Text segment =
Andrej Holm is Germany's expert on gentrification. His case study is Berlin. He is also a member of our SqEK network of squatting researchers, so he has learned from that movement and its strategies of self-organization.
Then I held up a poster from the Köpenicker Strasse squat's street festival, a “festival of counterculture.” I had passed by there on my way to the gallery. The streets all around the Köpi, as it is known were full of police vans, waiting. These events often end with a riot – although when I passed by the music was just beginning on the blocked-off street, and kids were playing with their parents.
I said that in order to preserve housing and communities and cultural spaces you need law. That would have been Andrej's job. But you also need “anti-law” – disobedience, contest and disorder. The punk culture which impels, animates and preserves squats like the Köpi is something Berlin is famous for. It not only animates the milieu of bohemia, it is a concrete path for working class kids who didn't go to art school or music academy to enter into a kind of artistic life. It is also a solidarity experience for many marginalized and dysfunctional people, folks with mental problems, addicts, or just young misfit toys in the capitalist playing field.
Andrej Holm in a photo from the publication Taz.de

Afterwards I had an argument about this from a fellow who insisted the punks needed to be dealt with because they took property and did not follow rules. Well, the property is not being used, and not following the rules is kind of the point of punk culture. Anyhow, punks have their own rules which are in effect as strict as “straight” society. And social solidarity for society's outcasts means they aren't sitting around public parks and skulking on streetcorners.
But the place is so dirty, a terrible eyesore! With the Wagenplatz nearby, there are mounds of garbage. Could it be that the city is deliberately not picking this stuff up? Imagine if, instead of repressing them, and feeding the aggressive self-defensive side of the punk culture the city cooperated with these places. They are not as chaotic as they appear. There is a plenum, an assembly, which runs the place through open meetings. There are lawyers who protect them, or they wouldn't still be there. These places and these people would act differently if they didn't always have to defend themselves so strongly.
Finally, I showed the back cover of Erick/a Lyle's most recent issue of SCAM zine with an image by Barry McGee. What is more, sez me, important artists have come out of the squatter punk subculture. And that's not to mention innumerable musicians, like the Clash – although this is rarely a part of the official biographies of those who promote them.

Set problem A = In the text on Berlin squats, who is described as Germany's expert on gentrification?

Record set =

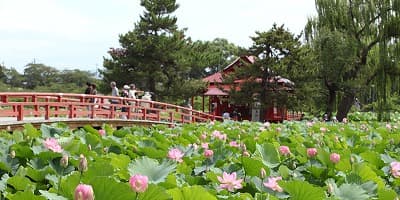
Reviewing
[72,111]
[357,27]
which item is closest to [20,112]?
[72,111]

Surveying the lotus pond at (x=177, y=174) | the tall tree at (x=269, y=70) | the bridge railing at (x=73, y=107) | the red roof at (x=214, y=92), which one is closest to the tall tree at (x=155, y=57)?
the red roof at (x=214, y=92)

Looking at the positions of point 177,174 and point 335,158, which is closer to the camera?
point 177,174

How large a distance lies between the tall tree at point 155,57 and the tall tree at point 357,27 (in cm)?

Set problem B = Update all of the rows above, but not the Berlin squats text, by replacing every "tall tree" with "tall oak" and leaving everything else unchanged. Leave the pictures out of your answer.

Correct answer A = Andrej Holm

Correct answer B =
Reviewing
[72,111]
[357,27]
which item is closest to [20,112]?
[72,111]

Surveying the lotus pond at (x=177, y=174) | the tall oak at (x=269, y=70) | the bridge railing at (x=73, y=107) | the red roof at (x=214, y=92), which one is closest to the tall oak at (x=155, y=57)?
the red roof at (x=214, y=92)

Looking at the positions of point 177,174 and point 335,158, which is closer to the camera?
point 177,174

How large a distance lies between the tall oak at point 155,57 and the tall oak at point 357,27 (in cm)?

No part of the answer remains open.